(Collected data)
----
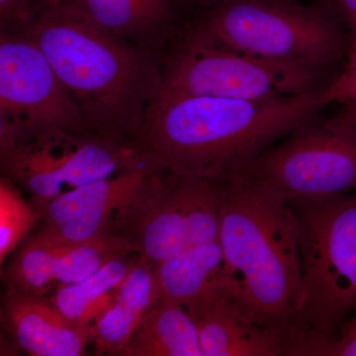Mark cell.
Listing matches in <instances>:
<instances>
[{"mask_svg":"<svg viewBox=\"0 0 356 356\" xmlns=\"http://www.w3.org/2000/svg\"><path fill=\"white\" fill-rule=\"evenodd\" d=\"M290 356H356V315L329 334L306 332L288 346Z\"/></svg>","mask_w":356,"mask_h":356,"instance_id":"7402d4cb","label":"cell"},{"mask_svg":"<svg viewBox=\"0 0 356 356\" xmlns=\"http://www.w3.org/2000/svg\"><path fill=\"white\" fill-rule=\"evenodd\" d=\"M343 25L356 35V0H329Z\"/></svg>","mask_w":356,"mask_h":356,"instance_id":"484cf974","label":"cell"},{"mask_svg":"<svg viewBox=\"0 0 356 356\" xmlns=\"http://www.w3.org/2000/svg\"><path fill=\"white\" fill-rule=\"evenodd\" d=\"M139 259L140 255L135 252L122 254L86 280L72 284L58 285L50 298L67 320L90 330L96 313Z\"/></svg>","mask_w":356,"mask_h":356,"instance_id":"ac0fdd59","label":"cell"},{"mask_svg":"<svg viewBox=\"0 0 356 356\" xmlns=\"http://www.w3.org/2000/svg\"><path fill=\"white\" fill-rule=\"evenodd\" d=\"M50 6L47 0H0V32L26 34Z\"/></svg>","mask_w":356,"mask_h":356,"instance_id":"603a6c76","label":"cell"},{"mask_svg":"<svg viewBox=\"0 0 356 356\" xmlns=\"http://www.w3.org/2000/svg\"><path fill=\"white\" fill-rule=\"evenodd\" d=\"M140 159L126 143L63 128L49 129L0 151L2 177L27 193L38 212L58 196Z\"/></svg>","mask_w":356,"mask_h":356,"instance_id":"ba28073f","label":"cell"},{"mask_svg":"<svg viewBox=\"0 0 356 356\" xmlns=\"http://www.w3.org/2000/svg\"><path fill=\"white\" fill-rule=\"evenodd\" d=\"M194 322L202 356L284 355V343L255 322L235 294L218 299Z\"/></svg>","mask_w":356,"mask_h":356,"instance_id":"2e32d148","label":"cell"},{"mask_svg":"<svg viewBox=\"0 0 356 356\" xmlns=\"http://www.w3.org/2000/svg\"><path fill=\"white\" fill-rule=\"evenodd\" d=\"M322 91L261 100L159 92L131 147L161 172L226 177L308 125L325 107Z\"/></svg>","mask_w":356,"mask_h":356,"instance_id":"6da1fadb","label":"cell"},{"mask_svg":"<svg viewBox=\"0 0 356 356\" xmlns=\"http://www.w3.org/2000/svg\"><path fill=\"white\" fill-rule=\"evenodd\" d=\"M346 56L348 63L343 72L327 88L323 89L324 106L332 103L356 102V35H350Z\"/></svg>","mask_w":356,"mask_h":356,"instance_id":"cb8c5ba5","label":"cell"},{"mask_svg":"<svg viewBox=\"0 0 356 356\" xmlns=\"http://www.w3.org/2000/svg\"><path fill=\"white\" fill-rule=\"evenodd\" d=\"M158 168L143 161L50 201L39 211V231L74 245L104 235L114 217L143 191Z\"/></svg>","mask_w":356,"mask_h":356,"instance_id":"8fae6325","label":"cell"},{"mask_svg":"<svg viewBox=\"0 0 356 356\" xmlns=\"http://www.w3.org/2000/svg\"><path fill=\"white\" fill-rule=\"evenodd\" d=\"M70 247L38 229L23 241L2 271L7 288L29 295L54 291L58 261Z\"/></svg>","mask_w":356,"mask_h":356,"instance_id":"d6986e66","label":"cell"},{"mask_svg":"<svg viewBox=\"0 0 356 356\" xmlns=\"http://www.w3.org/2000/svg\"><path fill=\"white\" fill-rule=\"evenodd\" d=\"M318 70L257 57L211 42L185 27L161 57V92L261 100L317 88Z\"/></svg>","mask_w":356,"mask_h":356,"instance_id":"52a82bcc","label":"cell"},{"mask_svg":"<svg viewBox=\"0 0 356 356\" xmlns=\"http://www.w3.org/2000/svg\"><path fill=\"white\" fill-rule=\"evenodd\" d=\"M161 294L154 267L140 257L91 322L95 355H118Z\"/></svg>","mask_w":356,"mask_h":356,"instance_id":"9a60e30c","label":"cell"},{"mask_svg":"<svg viewBox=\"0 0 356 356\" xmlns=\"http://www.w3.org/2000/svg\"><path fill=\"white\" fill-rule=\"evenodd\" d=\"M219 229L216 178L158 170L106 233L120 236L156 269L187 248L216 242Z\"/></svg>","mask_w":356,"mask_h":356,"instance_id":"8992f818","label":"cell"},{"mask_svg":"<svg viewBox=\"0 0 356 356\" xmlns=\"http://www.w3.org/2000/svg\"><path fill=\"white\" fill-rule=\"evenodd\" d=\"M327 124L350 136L356 142V102L343 104L341 111Z\"/></svg>","mask_w":356,"mask_h":356,"instance_id":"d4e9b609","label":"cell"},{"mask_svg":"<svg viewBox=\"0 0 356 356\" xmlns=\"http://www.w3.org/2000/svg\"><path fill=\"white\" fill-rule=\"evenodd\" d=\"M236 173L284 202L339 195L356 188V142L327 123L308 124Z\"/></svg>","mask_w":356,"mask_h":356,"instance_id":"30bf717a","label":"cell"},{"mask_svg":"<svg viewBox=\"0 0 356 356\" xmlns=\"http://www.w3.org/2000/svg\"><path fill=\"white\" fill-rule=\"evenodd\" d=\"M51 128L90 132L35 42L0 32V151Z\"/></svg>","mask_w":356,"mask_h":356,"instance_id":"9c48e42d","label":"cell"},{"mask_svg":"<svg viewBox=\"0 0 356 356\" xmlns=\"http://www.w3.org/2000/svg\"><path fill=\"white\" fill-rule=\"evenodd\" d=\"M40 214L21 189L8 178L0 179V264L18 248L38 225Z\"/></svg>","mask_w":356,"mask_h":356,"instance_id":"44dd1931","label":"cell"},{"mask_svg":"<svg viewBox=\"0 0 356 356\" xmlns=\"http://www.w3.org/2000/svg\"><path fill=\"white\" fill-rule=\"evenodd\" d=\"M287 203L301 257L302 331L332 334L356 312V194Z\"/></svg>","mask_w":356,"mask_h":356,"instance_id":"5b68a950","label":"cell"},{"mask_svg":"<svg viewBox=\"0 0 356 356\" xmlns=\"http://www.w3.org/2000/svg\"><path fill=\"white\" fill-rule=\"evenodd\" d=\"M343 25L329 0H229L186 21L191 31L226 48L318 70L348 51Z\"/></svg>","mask_w":356,"mask_h":356,"instance_id":"277c9868","label":"cell"},{"mask_svg":"<svg viewBox=\"0 0 356 356\" xmlns=\"http://www.w3.org/2000/svg\"><path fill=\"white\" fill-rule=\"evenodd\" d=\"M217 181L218 242L238 300L255 322L280 337L286 350L303 334V275L291 207L238 173Z\"/></svg>","mask_w":356,"mask_h":356,"instance_id":"3957f363","label":"cell"},{"mask_svg":"<svg viewBox=\"0 0 356 356\" xmlns=\"http://www.w3.org/2000/svg\"><path fill=\"white\" fill-rule=\"evenodd\" d=\"M163 294L175 300L194 321L225 295L238 290L219 242L194 245L156 269Z\"/></svg>","mask_w":356,"mask_h":356,"instance_id":"5bb4252c","label":"cell"},{"mask_svg":"<svg viewBox=\"0 0 356 356\" xmlns=\"http://www.w3.org/2000/svg\"><path fill=\"white\" fill-rule=\"evenodd\" d=\"M48 1V3L50 4V6H58V4H63L65 3L67 0H47Z\"/></svg>","mask_w":356,"mask_h":356,"instance_id":"83f0119b","label":"cell"},{"mask_svg":"<svg viewBox=\"0 0 356 356\" xmlns=\"http://www.w3.org/2000/svg\"><path fill=\"white\" fill-rule=\"evenodd\" d=\"M0 320L15 346L29 355H83L91 341L90 330L67 320L47 295L7 289Z\"/></svg>","mask_w":356,"mask_h":356,"instance_id":"4fadbf2b","label":"cell"},{"mask_svg":"<svg viewBox=\"0 0 356 356\" xmlns=\"http://www.w3.org/2000/svg\"><path fill=\"white\" fill-rule=\"evenodd\" d=\"M129 252H135L123 238L110 233L89 242L72 245L58 261L57 285L72 284L86 280L112 259Z\"/></svg>","mask_w":356,"mask_h":356,"instance_id":"ffe728a7","label":"cell"},{"mask_svg":"<svg viewBox=\"0 0 356 356\" xmlns=\"http://www.w3.org/2000/svg\"><path fill=\"white\" fill-rule=\"evenodd\" d=\"M63 4L112 36L161 57L187 21L182 0H67Z\"/></svg>","mask_w":356,"mask_h":356,"instance_id":"7c38bea8","label":"cell"},{"mask_svg":"<svg viewBox=\"0 0 356 356\" xmlns=\"http://www.w3.org/2000/svg\"><path fill=\"white\" fill-rule=\"evenodd\" d=\"M26 34L89 131L131 146L161 92V56L112 36L65 4L48 7Z\"/></svg>","mask_w":356,"mask_h":356,"instance_id":"7a4b0ae2","label":"cell"},{"mask_svg":"<svg viewBox=\"0 0 356 356\" xmlns=\"http://www.w3.org/2000/svg\"><path fill=\"white\" fill-rule=\"evenodd\" d=\"M226 1H229V0H182L185 8H191L192 13L201 10V9L209 8V7L218 6V4Z\"/></svg>","mask_w":356,"mask_h":356,"instance_id":"4316f807","label":"cell"},{"mask_svg":"<svg viewBox=\"0 0 356 356\" xmlns=\"http://www.w3.org/2000/svg\"><path fill=\"white\" fill-rule=\"evenodd\" d=\"M117 355L202 356L197 325L179 304L161 293Z\"/></svg>","mask_w":356,"mask_h":356,"instance_id":"e0dca14e","label":"cell"}]
</instances>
----
## WHAT YOU WILL DO
Locate each line of the items above that contains the string "instances", and copy every such line.

## COMPLETE OUTPUT
Listing matches in <instances>:
<instances>
</instances>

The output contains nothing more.